- Angela Browne playing Contesse Lili de Ternay in Desirous of Change (1973)
- Born: 14 June 1938 Walton-on-Thames, Surrey, England
- Died: 20 June 2001 (aged 63) Esher, Surrey, England
- Education: Royal Academy of Dramatic Art
- Occupation: Actress
- Years active: 1958–1989
- Spouse: Francis Matthews ​(m. 1963)​
- Children: 3

= Angela Browne =

British actress (1938–2001)

Angela Browne (14 June 1938 – 20 June 2001) was a British actress. She had a recurring role in the early 1960s crime series Ghost Squad. She also appeared in episodes of shows such as Danger Man, No Hiding Place, The Saint, The Avengers, The Prisoner, Upstairs, Downstairs and Minder. In 1966 she appeared in the Norman Wisdom comedy film Press for Time.

==Personal life==
She was married to actor Francis Matthews from 1963 until her death; they had three sons together. They appeared in the 1962 TV miniseries The Dark Island and the 1967 film Just Like a Woman, and also co-starred in a 1970 episode of his show Paul Temple. Browne gave up acting in 1990.

==Death==
Browne died on 20 June 2001 at the age of 63. She was survived by her husband, actor Francis Matthews and their three sons, Damien, Paul and Dominic. Matthews died thirteen years later on 14 June 2014 at the age of 86.

==Selected filmography==
===Film===
- Carry On Nurse (1959) – Young Nurse (uncredited)
- Doctor in Love (1960) – Susan, Occupational Therapist (uncredited)
- A Story of David (1961) – Michal
- Press for Time (1966) – Eleanor Lampton
- Just Like a Woman (1967) – Scilla's Friend

===Television===
- Scotland Yard (The Ghost Train Murder) (1959) – Sergeant Brown
- Danger Man (TV Series) (The Girl in Pink Pajamas) (1960) The Girl
- Ghost Squad (1961–63) – Helen Winters
- The Dark Island (1962) - Mary Somers
- Out of This World (Impostor) (1962) - Jean Baron
- No Hiding Place (Last Flight) (1963) - Fiona Sharpe
- The Saint (The Elusive Ellshaw) (1963) – Anne Ripwell
- Court Martial (1965–66) – Sergeant Yolanda Perkins
- The Avengers (How to Succeed .... At Murder) (1966) – Sara / Miss Penny
- The Prisoner - A Change of Mind (1967) – Number Eighty-Six
- Man in a Suitcase - Man From the Dead (1967) – Rachel Thyssen
- The Tenant of Wildfell Hall (1968) - Lady Annabella Lowborough
- Paul Temple (Games People Play) (1970) – Juliet
- Upstairs, Downstairs - Desirous of Change (1973) - Comtesse Lili de Ternay
- Kizzy (1976) – Mrs.
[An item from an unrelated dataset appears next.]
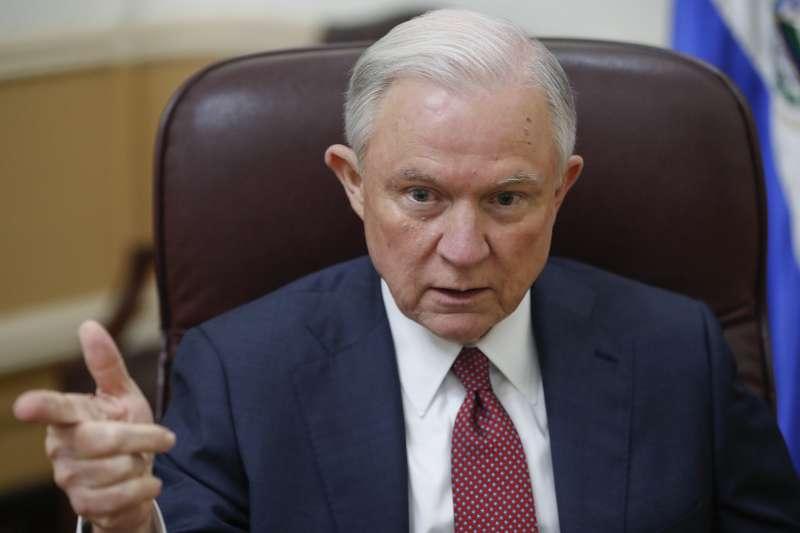 美國司法部長賽辛斯加大洩密案調查力度。(美聯社)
Cuthbert
- Breakaway (1980) - Margaret Randell
- Minder (Caught in the Act, Fact) (1980) – Lady Margaret Thompson
- Butterflies (1983) - Amanda
- The Adventures of Sherlock Holmes (The Copper Beeches) (1984) - Mrs Toller
- Brat Farrar (1986) - Beatrice Ashby
- Chelworth (1989) - Barbara Chivers

==Bibliography==
- Tise Vahimagi & Michael Grade. British television: an illustrated guide. Oxford University Press, 1996.